Stored dataset items:
----------------------------------------

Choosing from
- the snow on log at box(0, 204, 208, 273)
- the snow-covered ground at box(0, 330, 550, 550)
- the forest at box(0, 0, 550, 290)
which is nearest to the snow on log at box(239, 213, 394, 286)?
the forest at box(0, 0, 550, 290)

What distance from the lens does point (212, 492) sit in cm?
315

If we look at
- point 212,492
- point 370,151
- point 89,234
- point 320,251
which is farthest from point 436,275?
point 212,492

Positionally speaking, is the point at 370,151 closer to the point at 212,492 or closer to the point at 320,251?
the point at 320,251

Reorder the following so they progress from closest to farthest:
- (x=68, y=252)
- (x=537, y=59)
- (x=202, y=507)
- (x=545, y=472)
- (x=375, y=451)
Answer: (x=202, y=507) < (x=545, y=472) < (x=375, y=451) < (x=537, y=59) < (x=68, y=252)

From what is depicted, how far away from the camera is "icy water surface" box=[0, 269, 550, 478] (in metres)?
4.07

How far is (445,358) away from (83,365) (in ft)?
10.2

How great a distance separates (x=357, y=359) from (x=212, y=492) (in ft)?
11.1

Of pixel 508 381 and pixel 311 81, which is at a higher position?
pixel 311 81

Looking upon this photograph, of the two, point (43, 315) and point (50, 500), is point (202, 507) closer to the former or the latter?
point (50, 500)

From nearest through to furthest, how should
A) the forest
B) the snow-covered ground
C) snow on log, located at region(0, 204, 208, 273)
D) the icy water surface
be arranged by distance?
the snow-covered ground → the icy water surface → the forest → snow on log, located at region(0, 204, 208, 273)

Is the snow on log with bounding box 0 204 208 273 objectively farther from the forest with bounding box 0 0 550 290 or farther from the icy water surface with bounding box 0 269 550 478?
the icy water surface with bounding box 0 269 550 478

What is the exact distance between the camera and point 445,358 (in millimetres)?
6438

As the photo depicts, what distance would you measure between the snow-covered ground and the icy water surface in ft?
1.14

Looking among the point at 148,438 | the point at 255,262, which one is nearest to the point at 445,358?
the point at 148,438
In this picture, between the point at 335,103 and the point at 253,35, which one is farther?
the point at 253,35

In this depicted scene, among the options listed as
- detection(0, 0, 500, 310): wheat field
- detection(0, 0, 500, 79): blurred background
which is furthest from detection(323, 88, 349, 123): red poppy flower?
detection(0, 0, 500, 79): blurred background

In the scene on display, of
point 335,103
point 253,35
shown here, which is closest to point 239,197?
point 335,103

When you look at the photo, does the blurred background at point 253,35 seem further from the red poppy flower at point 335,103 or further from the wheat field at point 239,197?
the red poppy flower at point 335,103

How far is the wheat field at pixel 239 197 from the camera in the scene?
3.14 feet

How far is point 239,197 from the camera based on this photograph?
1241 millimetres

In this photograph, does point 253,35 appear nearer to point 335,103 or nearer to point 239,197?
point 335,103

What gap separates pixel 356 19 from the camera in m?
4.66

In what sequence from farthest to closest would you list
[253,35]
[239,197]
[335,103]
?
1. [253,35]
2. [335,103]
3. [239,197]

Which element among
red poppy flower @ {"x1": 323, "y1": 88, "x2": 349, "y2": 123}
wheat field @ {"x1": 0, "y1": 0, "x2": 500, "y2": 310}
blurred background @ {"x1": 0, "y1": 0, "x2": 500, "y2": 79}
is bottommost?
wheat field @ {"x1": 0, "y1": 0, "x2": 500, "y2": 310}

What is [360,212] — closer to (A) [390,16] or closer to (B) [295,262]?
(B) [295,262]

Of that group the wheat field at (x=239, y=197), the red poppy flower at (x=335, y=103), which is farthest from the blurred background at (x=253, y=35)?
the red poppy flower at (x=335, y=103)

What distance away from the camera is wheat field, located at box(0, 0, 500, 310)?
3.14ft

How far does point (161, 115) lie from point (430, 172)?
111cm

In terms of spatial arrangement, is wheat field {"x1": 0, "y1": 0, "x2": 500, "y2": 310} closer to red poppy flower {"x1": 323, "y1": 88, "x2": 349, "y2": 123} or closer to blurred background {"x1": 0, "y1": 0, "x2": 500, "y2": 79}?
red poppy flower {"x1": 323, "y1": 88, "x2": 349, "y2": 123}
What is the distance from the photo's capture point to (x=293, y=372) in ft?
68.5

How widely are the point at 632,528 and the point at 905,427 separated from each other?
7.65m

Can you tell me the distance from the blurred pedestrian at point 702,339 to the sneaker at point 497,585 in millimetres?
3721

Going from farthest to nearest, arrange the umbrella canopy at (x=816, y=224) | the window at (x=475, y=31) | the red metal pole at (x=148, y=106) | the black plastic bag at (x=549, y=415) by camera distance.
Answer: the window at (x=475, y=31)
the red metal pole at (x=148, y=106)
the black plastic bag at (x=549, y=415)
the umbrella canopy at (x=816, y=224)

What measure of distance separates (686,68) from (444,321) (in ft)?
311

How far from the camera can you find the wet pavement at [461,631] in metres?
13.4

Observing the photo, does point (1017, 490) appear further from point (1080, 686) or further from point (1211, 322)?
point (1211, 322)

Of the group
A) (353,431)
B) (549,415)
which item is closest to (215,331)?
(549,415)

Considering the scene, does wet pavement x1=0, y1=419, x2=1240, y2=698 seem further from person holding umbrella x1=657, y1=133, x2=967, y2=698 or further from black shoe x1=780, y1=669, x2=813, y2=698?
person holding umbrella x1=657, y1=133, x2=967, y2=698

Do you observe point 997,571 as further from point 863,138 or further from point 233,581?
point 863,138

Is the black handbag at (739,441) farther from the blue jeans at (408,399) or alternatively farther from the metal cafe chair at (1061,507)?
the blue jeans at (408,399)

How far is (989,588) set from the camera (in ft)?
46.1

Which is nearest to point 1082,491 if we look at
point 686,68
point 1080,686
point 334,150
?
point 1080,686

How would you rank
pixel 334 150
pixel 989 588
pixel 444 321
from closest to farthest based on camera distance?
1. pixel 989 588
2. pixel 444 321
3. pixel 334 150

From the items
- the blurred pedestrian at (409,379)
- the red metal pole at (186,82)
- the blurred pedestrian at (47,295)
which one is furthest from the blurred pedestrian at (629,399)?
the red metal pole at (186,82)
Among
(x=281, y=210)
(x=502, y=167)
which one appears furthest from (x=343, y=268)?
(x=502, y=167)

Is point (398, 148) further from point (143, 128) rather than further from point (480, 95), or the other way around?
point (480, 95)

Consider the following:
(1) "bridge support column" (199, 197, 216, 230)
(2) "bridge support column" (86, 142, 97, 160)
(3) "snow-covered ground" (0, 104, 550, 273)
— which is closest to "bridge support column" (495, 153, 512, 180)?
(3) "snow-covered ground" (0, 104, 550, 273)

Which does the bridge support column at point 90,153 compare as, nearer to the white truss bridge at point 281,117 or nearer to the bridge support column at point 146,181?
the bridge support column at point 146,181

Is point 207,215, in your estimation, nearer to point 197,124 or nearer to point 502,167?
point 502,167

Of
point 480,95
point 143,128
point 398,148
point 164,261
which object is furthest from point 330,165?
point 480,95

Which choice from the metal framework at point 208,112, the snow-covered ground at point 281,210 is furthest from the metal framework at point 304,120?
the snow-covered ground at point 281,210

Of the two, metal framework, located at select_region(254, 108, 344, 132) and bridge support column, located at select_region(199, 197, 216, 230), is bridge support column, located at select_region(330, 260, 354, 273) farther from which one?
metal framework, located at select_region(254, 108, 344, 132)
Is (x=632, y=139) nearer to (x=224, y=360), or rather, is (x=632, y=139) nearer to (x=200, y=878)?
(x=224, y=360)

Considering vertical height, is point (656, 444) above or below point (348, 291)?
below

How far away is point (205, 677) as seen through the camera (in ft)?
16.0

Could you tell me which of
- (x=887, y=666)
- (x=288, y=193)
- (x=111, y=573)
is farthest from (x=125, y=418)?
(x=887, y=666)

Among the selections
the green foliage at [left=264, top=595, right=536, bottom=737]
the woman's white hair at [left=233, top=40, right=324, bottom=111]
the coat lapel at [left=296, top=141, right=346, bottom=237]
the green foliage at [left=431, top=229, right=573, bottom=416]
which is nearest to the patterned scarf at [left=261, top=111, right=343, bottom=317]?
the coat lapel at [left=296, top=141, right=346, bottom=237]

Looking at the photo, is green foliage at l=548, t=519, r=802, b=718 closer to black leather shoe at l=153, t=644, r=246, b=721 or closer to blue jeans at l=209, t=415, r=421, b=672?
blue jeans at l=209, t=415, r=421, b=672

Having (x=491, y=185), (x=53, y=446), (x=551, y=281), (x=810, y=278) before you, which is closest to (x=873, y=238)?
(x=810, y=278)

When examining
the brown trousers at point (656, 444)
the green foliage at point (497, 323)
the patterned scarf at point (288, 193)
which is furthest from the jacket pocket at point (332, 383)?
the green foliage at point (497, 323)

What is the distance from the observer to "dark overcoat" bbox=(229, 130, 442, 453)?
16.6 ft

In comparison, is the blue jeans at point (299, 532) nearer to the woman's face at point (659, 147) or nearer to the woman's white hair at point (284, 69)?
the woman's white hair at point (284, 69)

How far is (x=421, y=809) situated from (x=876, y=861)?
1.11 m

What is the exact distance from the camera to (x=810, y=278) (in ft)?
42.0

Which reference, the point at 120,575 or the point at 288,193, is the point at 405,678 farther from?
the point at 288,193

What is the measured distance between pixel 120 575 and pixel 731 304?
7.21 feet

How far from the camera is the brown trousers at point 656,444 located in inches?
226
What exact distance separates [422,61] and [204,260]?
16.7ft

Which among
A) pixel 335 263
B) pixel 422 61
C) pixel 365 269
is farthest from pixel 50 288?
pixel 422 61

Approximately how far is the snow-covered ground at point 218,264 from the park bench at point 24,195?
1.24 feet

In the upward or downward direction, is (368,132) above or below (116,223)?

----------------------------------------

Turn the data from the first line up to and including the line with "the snow-covered ground →" into a numbered list, leaving out any blank lines.

> [Solution to this exercise]
1. Choosing from
2. - the snow on log at box(0, 204, 208, 273)
3. - the snow-covered ground at box(0, 330, 550, 550)
4. - the forest at box(0, 0, 550, 290)
5. which is nearest to the snow on log at box(239, 213, 394, 286)?
6. the forest at box(0, 0, 550, 290)
7. What distance from the lens does point (212, 492) sit in cm?
8. 315
9. If we look at
10. - point 212,492
11. - point 370,151
12. - point 89,234
13. - point 320,251
14. which is farthest from point 436,275?
15. point 212,492
16. Positionally speaking, is the point at 370,151 closer to the point at 212,492 or closer to the point at 320,251?
17. the point at 320,251
18. Reorder the following so they progress from closest to farthest:
19. - (x=68, y=252)
20. - (x=537, y=59)
21. - (x=202, y=507)
22. - (x=545, y=472)
23. - (x=375, y=451)
24. Answer: (x=202, y=507) < (x=545, y=472) < (x=375, y=451) < (x=537, y=59) < (x=68, y=252)
25. From what is depicted, how far away from the camera is "icy water surface" box=[0, 269, 550, 478] (in metres)?
26. 4.07
27. How far is (445,358) away from (83,365) (in ft)?
28. 10.2
29. How great a distance separates (x=357, y=359) from (x=212, y=492) (in ft)?
30. 11.1
31. Of pixel 508 381 and pixel 311 81, which is at a higher position?
32. pixel 311 81
33. Looking upon this photograph, of the two, point (43, 315) and point (50, 500), is point (202, 507) closer to the former or the latter?
34. point (50, 500)
35. From nearest through to furthest, how should
36. A) the forest
37. B) the snow-covered ground
38. C) snow on log, located at region(0, 204, 208, 273)
39. D) the icy water surface
40. be arranged by distance?
41. the snow-covered ground → the icy water surface → the forest → snow on log, located at region(0, 204, 208, 273)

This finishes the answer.